For the thirteenth day of fighting, Iran signalled a deliberate change in approach: moving away from isolated, tit‑for‑tat reprisals to a sustained, multi‑wave campaign aimed at U.S. and Israeli military and economic assets across the Middle East. Iranian state and Revolutionary Guard communications described a concentrated night strike — dubbed the campaign’s 38th wave — that struck a U.S. helicopter base in Kuwait and, the IRGC says, produced the largest single tally of U.S. casualties since the campaign began.
The IRGC reported that two volleys of missiles hit the Udayri (Udairi) airfield near Kuwait City between late night and the early hours, damaging base infrastructure and sending more than 100 wounded personnel to hospitals. U.S. military spokespeople had not independently confirmed the casualty figures at the time of these claims, and there remain discrepancies in initial reporting from the battlefield. Still, the scale of the Iranian statements marks a rhetorical and operational escalation that has been visible in an intensifying tempo of strikes.

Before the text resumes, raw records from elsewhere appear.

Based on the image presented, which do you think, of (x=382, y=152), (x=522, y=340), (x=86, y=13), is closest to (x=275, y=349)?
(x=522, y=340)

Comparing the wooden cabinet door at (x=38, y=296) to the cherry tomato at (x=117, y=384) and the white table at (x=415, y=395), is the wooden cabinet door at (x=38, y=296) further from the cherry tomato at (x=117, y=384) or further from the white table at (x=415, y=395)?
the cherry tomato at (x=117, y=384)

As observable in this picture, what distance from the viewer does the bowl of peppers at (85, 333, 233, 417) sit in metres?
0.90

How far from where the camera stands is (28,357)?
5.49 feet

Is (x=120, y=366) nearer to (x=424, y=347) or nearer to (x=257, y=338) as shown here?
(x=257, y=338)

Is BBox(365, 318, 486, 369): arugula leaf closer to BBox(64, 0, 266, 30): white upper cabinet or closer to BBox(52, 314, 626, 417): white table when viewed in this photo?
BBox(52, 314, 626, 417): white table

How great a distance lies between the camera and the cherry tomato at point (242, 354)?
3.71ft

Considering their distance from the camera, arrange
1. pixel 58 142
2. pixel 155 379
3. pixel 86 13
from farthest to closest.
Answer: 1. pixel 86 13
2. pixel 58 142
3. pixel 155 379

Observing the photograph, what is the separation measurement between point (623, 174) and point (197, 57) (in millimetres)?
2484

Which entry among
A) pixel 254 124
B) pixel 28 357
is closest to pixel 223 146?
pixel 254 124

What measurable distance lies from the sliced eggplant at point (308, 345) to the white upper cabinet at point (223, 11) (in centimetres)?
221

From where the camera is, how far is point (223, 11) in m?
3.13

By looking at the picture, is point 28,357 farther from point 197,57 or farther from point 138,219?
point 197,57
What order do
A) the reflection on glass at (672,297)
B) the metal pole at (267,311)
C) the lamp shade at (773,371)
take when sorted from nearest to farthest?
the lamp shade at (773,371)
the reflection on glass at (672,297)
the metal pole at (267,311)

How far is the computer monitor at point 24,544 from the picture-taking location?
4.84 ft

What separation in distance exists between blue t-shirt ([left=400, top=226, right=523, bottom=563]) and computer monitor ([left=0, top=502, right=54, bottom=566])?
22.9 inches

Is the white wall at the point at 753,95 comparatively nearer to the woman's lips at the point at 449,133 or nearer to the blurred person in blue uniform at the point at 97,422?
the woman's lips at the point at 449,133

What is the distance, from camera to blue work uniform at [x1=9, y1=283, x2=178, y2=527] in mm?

Iran portrays the change as a deliberate tactic of “连环打击” — chained, continuous strikes — designed to exhaust enemy air defences and create persistent insecurity. Israeli media reported multiple overnight missile launches forcing hours of sirens in Tel Aviv, while Iran’s declared target set has broadened beyond bases to include partner ships and commercial cargo, regional banking and financial infrastructure, and technology companies tied to U.S. and Israeli interests.
Beyond ballistic and cruise strikes, Iran is exploiting geography and proxy networks. Tehran says it continues to enforce restrictions in the Strait of Hormuz, and it has reportedly attacked merchant vessels attempting to transit. Lebanese Hezbollah and Houthi forces in Yemen have also increased operations against Israeli shipping and positions, with Hezbollah firing an estimated 150 rockets northwards during one coordinated bout of attacks. The result is a diffusion of the battlefield that raises the logistical and political cost of a rapid U.S. disengagement.
The military pressure is already producing strategic ripple effects: the United States has redeployed air defences and sought Patriot batteries from NATO partners, while shifting some assets regionally; South Korea’s THAAD air‑defence elements were reportedly reallocated; and global oil markets have reacted to fears over Gulf chokepoints. Energy authorities in consumer states have discussed coordinated releases from strategic reserves to dampen price shocks, underscoring how a regional kinetic campaign can swiftly produce global economic consequences.
For Gulf states hosting U.S. forces the predicament is acute. Their security arrangements with Washington have, in effect, made them focal points for Iranian strikes and political coercion. Riyadh, Abu Dhabi and other capitals face the prospect of being targeted by proxy or direct Iranian actions while also being pressured by the United States and its allies to sustain logistical and diplomatic support for operations that expose their territory and trade.
Uncertainty remains high. Iranian rhetoric about a steady, escalating campaign is matched by tangible moves — strikes, shipping interdictions and proxy coordination — but the precise scale and permanence of the shift are unclear. The risk of miscalculation, accidental escalation or an expanding multinational military response is rising, and the economic and political fallout will shape international diplomatic calculations in the days and weeks to come.